Корри понуро сидела, обняв руками колени и дрожа от холода. Ее одежда все еще была влажной, несмотря на то, что жарко пригревало солнце.
Куайд достал из кармана брошь и протянул Корри. Обожженный портрет девушки засиял на раскрытой ладони, а нарисованные глаза, казалось, смотрели прямо в душу Корри, переполняя ее безмолвным страданием и ужасом.
– Слышишь, Делия?
Куайд, как завороженный, смотрел на камею.
– Что?
– Она кричит, Делия. Она просит о помощи, об отмщении. Она не успокоится, пока я не убью Дональда.
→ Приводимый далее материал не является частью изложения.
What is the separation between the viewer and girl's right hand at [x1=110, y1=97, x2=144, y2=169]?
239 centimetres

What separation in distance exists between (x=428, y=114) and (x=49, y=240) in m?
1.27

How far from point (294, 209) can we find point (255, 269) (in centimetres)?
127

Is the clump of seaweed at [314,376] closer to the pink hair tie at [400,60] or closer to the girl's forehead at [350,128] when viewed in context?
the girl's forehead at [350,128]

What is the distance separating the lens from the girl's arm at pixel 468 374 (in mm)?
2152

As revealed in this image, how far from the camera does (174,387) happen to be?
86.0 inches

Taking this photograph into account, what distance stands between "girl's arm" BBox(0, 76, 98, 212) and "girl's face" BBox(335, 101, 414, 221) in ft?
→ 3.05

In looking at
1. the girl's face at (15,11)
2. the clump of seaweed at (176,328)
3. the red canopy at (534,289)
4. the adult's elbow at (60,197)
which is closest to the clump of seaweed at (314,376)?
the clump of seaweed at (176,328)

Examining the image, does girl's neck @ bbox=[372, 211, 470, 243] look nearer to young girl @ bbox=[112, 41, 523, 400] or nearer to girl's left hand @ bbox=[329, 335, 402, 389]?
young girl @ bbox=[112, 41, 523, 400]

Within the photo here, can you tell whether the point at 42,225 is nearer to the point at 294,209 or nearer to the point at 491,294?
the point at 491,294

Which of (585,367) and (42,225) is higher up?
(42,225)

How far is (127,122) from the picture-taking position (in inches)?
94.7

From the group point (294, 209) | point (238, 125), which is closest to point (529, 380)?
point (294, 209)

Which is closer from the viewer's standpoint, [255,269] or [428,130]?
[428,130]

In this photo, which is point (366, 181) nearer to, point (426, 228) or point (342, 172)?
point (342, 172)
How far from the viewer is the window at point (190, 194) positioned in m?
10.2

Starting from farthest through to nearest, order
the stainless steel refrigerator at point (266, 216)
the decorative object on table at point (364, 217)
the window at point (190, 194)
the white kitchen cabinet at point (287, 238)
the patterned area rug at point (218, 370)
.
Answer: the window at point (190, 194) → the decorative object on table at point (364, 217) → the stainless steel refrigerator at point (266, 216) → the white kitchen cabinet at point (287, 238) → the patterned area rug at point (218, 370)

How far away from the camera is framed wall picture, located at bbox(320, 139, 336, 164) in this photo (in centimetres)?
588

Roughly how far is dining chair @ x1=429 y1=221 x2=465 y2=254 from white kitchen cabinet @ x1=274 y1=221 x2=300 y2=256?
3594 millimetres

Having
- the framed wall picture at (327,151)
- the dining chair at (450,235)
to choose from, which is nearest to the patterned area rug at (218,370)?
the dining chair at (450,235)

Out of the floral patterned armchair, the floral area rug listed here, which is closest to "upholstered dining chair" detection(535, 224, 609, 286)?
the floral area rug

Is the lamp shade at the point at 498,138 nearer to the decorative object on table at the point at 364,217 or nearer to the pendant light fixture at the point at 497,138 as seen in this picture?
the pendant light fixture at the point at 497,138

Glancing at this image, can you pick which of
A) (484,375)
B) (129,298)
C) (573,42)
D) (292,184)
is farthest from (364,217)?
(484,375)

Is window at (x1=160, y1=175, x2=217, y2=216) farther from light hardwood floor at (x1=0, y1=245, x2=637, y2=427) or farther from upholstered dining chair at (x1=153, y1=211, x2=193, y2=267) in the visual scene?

Много позже, в палатке, которую они разбили в окрестностях форта Надежда, Корри узнала о том, что произошло с Куайдом после того, как они расстались. Он действительно попал в число жертв пожара в гостинице на Сороковой Миле. По крайней мере в этом Дональд не обманул ее. Крики разбудили Куайда среди ночи, он вскочил с постели, задыхаясь и кашляя от дыма, и побежал в соседнюю комнату, где спали двенадцать человек старателей. Он застал их в дикой панике. Они кричали и, отталкивая друг друга, стремились прорваться к единственному в комнате окну. Самый старший из них лежал на полу без сознания – то ли от выпитого виски, то ли отравленный едким дымом.